10 ways to Reduce Bounce Rate

There are many reasons a visitor to your website may leave immediately and although not a fact, I believe that a low bounce rate is probably a factor in your search engine positions.
(Bounce rate is the number of site visitors who enter and leave on the same page, i.e they click to your website and then click the back button)

10 Annoying Factors which Increase Bounce Rate

1.Pop-Ups – If a second page pops up immediately after I click to a website, I assume that this will continue happening as I change pages, so I leave again. There really is no need to have pop-ups on a site these days.  If the information is worth showing, include it on the page, or create another page with the content and have a prominent link to it.

2. Music – Unless your website is about music there really is no0 need for it to start playing when I land on your page. Plus how do you know what kind of music I like? If I want music when I’m browsing, I’ll load up my media player and play what I like.

3. Slow Page Load Speeds – With the speed of hosting servers and broadband these days there really is no need for a slow website!  OK, so if it’s my bank or somewhere I really have to go I will put up with it, but if I’m looking to buy something and there are multiple vendors on-line, I’m very unlikely to wait for your pages to load if it’s quicker to press the back button and go to one of your competitors faster websites instead.

4. Poor Navigation – So you’ve designed the site, filled it with totally riveting information, so it’s essential to make the navigation intuitive enough that people can find what they are looking for. Try to keep it simple and obvious and if something is particularly relevant link to it from within the body of the page too.

5. No Contact Information – If people can’t find your contact details it makes it hard for them to contact you. If the website is commercial, you are probably expecting enquiries, so put your telephone number on every page in addition to a link to your contact form.

6. Excessive Animations – An easy trap to fall into if you are new to web design, you find a little gizmo which leaves sparkly stars trailing behind the cursor, then some flashing lights to put down the side, then a little dancing hamster to sit in the header.  Apart from looking incredibly tacky, at best it detracts from the important information on the page, at worst it makes it almost impossible to read.

7. Poor Grammar – Whilst I appreciate that not everyone has a Masters in English (or whatever local dialect you use), in fact, neither do I. But if you can’t spell, use a spell checker and if your grammar is poor, write in Word, use the grammar checker and then cut and paste it into your web pages.

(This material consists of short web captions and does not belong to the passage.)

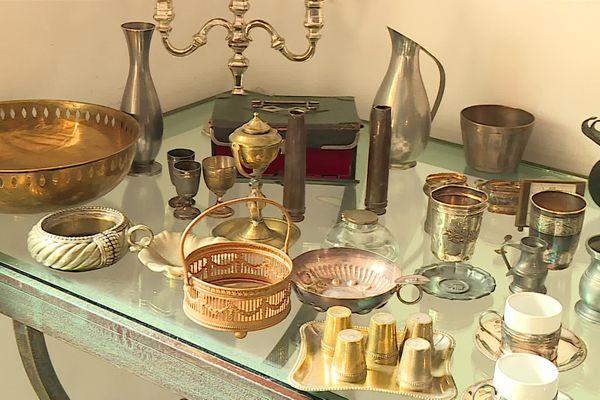Mobilier, œuvres d'art, objets de décoration et bibelots ont été mis à la vente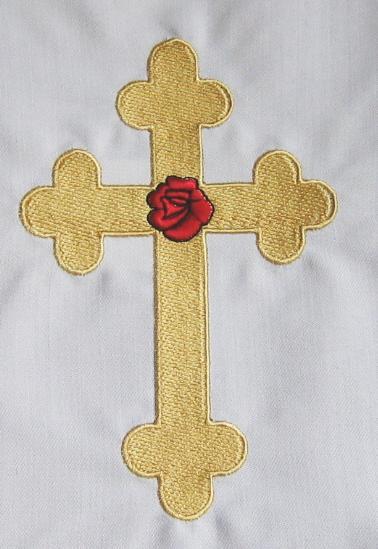 Origins of Rosicrucianism Rose-croix_sur_nappe_autel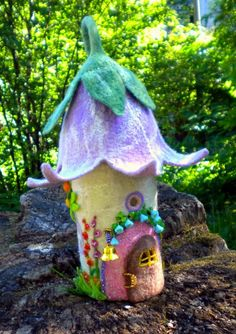 little flower-roofed fairy house!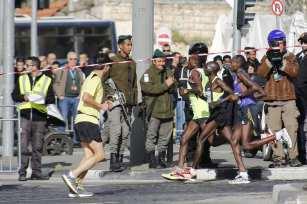 Israeli security forces take security measures during the Israel-organised 8th annual International Jerusalem Marathon in Jerusalem on March 09, 2018. [Mostafa Alkharouf / Anadolu Agency]
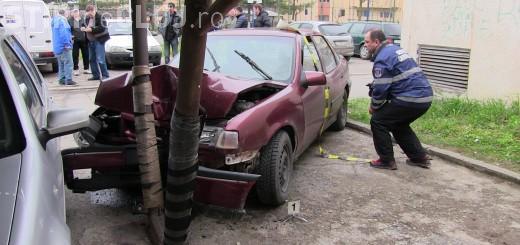 Un adolescent, de 15 ani, din Dej a furat o mașină de pe stradă și a făcut accident VIDEO
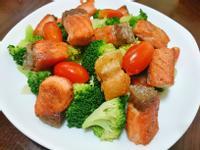 香煎鮭魚拌時蔬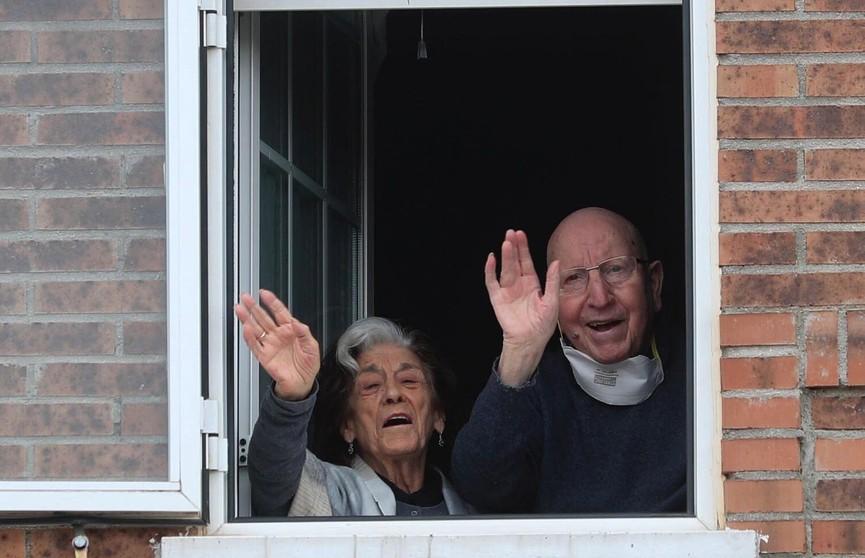 Пожилые супруги в Испании вылечились от коронавируса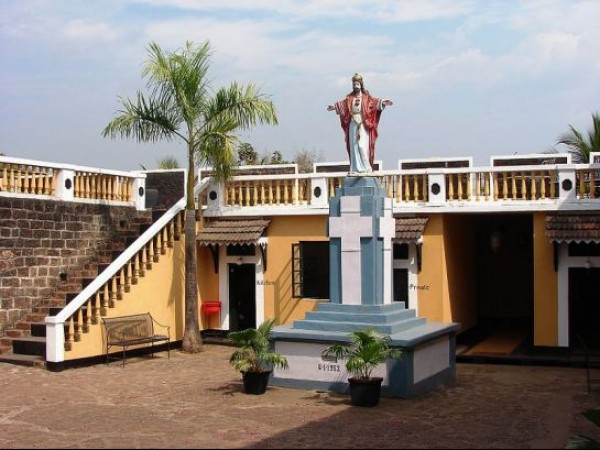 Goa photos, Tiracol Fort - Church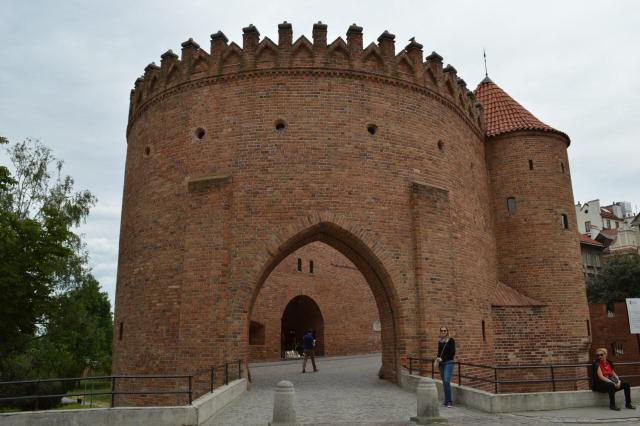 Polônia_Portão de entrada da antiga muralha do centro histórico de Varsóvia_Viajando bem e barato pela Europ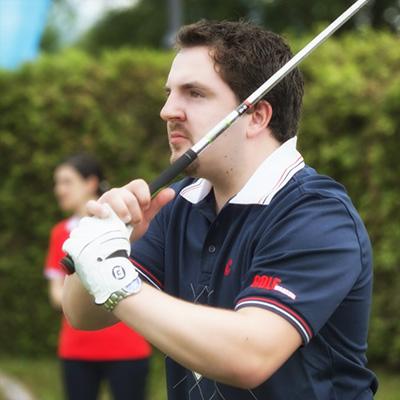 Beim Schnupperkurs...eines der ersten Beweisfotos golferischen Schaffens....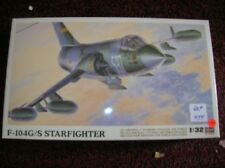 "HASAGAWA #8061 "" F104G/S STARFIGHTER  "" 1/32  LIST $ 60.00  LOT #13860"
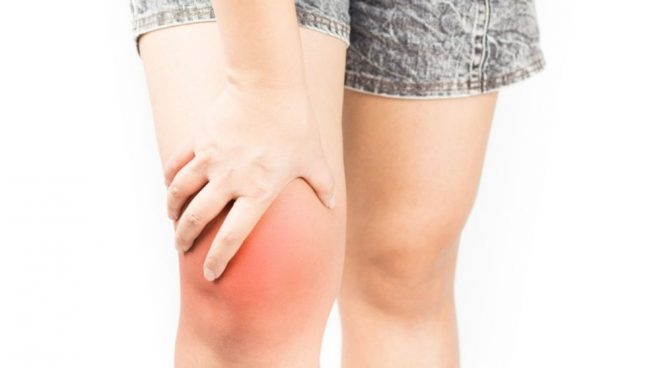 como aliviar dolor de rodilla por golpe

8. Out Dated Content – If there is a new version of your software available, update the page and pictures. Likewise if you have a blog, be sure to update it from time to time, it doesn’t need to be a daily, or even weekly update, but if I notice it hasn’t been updated for years, I will assume the same is true of the rest of the site.

9. Immediate Registration Requirements – If the visitor needs to register before they can reach your content, forum or any other type of website, they will likely leave and find somewhere they can access it without giving their email address away.

10. Boring Content – Whilst I appreciate that certain subjects are more interesting than others, generally speaking your personal interests as opposed to your work, try to stop the content of pages sounding too much like a technical product brochure, if you dive straight in with a technical breakdown you will put a lot of people off, keep it professional but friendly, informative but not technical. You can always add technical specifications on another page for those who want to read them.

This post really does just scratch the surface, there are probably hundreds of things which put different people off, so what is your top one?

8 thoughts on “10 ways to Reduce Bounce Rate

  1. Suze says:

    My pet hate is the times roman font used online. It is fine for print, but just somehow just does not work on the web.

    • Steve says:

      Yes true, but this drifts into the scope of bad navigation, fonts and colours as well as the site design, I’ve seen a few which probably looked great until the webmaster populated the template.

  2. Spammy Name Removed says:

    this is all good information i thank you for posting such useful information on internet

  3. Mickey says:

    Do they even have pop ups any more, I have had a blocker installed for years now and presumed everyone has, so it isnt worth them including them really as nobody even sees them

  4. robert phill says:

    yes. i agree with you. your title is very exclusive. thanks for the sharing this.

  5. Scutter says:

    How about this? not actually add the correct information on the page desired for landing, therefore a link is apparent and clear to the page containing the desired information, this initiates a click away from the landing page, therefore this will reduce bounce rate also.

    This is strategy I have applied to reduce bounce rate exponentially on various site. And can tell you it works.

  6. Steve says:

    That’s a nice little trick for reducing the bounce rate if I understand you right. You are saying optimise a landing page but don’t offer the info’ from there, make it from a sub page, so the visitor has to click to the second page.

    The positive side of this, is that if bounce rate is part of Google’s algorithm it will certainly reduce it if done well. However, the negative side is that it will become very difficult for you to track bounce rate as unless you offer better info’ than you did previously people will click once then leave the site anyway.